-- Begin DATA LINES --
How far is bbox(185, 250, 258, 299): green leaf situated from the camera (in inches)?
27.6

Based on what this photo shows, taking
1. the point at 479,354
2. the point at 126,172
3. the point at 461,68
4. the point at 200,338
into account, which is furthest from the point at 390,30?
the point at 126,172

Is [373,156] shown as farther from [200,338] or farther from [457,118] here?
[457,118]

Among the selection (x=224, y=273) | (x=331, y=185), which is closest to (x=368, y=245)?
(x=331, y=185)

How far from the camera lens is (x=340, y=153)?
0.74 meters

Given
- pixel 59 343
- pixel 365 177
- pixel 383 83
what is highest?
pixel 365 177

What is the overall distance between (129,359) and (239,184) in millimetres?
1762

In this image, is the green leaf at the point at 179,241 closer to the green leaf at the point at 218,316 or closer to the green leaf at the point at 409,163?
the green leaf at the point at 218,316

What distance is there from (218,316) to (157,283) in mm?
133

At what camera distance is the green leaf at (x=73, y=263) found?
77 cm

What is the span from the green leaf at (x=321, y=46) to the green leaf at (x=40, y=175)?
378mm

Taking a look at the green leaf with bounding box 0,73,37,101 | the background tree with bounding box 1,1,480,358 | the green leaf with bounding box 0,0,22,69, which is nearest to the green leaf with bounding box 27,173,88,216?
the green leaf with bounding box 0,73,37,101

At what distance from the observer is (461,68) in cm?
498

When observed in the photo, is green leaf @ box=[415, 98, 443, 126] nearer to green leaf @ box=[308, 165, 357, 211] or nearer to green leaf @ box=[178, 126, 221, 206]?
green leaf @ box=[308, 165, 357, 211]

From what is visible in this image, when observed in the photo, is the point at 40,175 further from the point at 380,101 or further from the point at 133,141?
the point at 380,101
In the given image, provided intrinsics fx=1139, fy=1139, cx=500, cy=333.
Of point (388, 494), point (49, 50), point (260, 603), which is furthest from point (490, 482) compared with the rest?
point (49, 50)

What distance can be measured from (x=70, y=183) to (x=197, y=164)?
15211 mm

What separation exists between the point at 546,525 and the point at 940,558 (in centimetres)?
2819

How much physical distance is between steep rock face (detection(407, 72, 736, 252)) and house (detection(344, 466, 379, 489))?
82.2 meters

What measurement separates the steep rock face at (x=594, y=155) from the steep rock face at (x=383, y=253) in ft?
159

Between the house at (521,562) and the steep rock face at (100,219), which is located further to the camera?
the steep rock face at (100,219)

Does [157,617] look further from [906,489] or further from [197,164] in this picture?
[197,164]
-- End DATA LINES --
**WHAT IS REQUIRED:** Rewrite the records above, from their first line through the line containing "0.74 meters", as a numbered list, leaving out blank lines.

**SOLVED EXERCISE:**
1. How far is bbox(185, 250, 258, 299): green leaf situated from the camera (in inches)?
2. 27.6
3. Based on what this photo shows, taking
4. 1. the point at 479,354
5. 2. the point at 126,172
6. 3. the point at 461,68
7. 4. the point at 200,338
8. into account, which is furthest from the point at 390,30?
9. the point at 126,172
10. Is [373,156] shown as farther from [200,338] or farther from [457,118] here?
11. [457,118]
12. Among the selection (x=224, y=273) | (x=331, y=185), which is closest to (x=368, y=245)?
13. (x=331, y=185)
14. How far from the camera lens is (x=340, y=153)?
15. 0.74 meters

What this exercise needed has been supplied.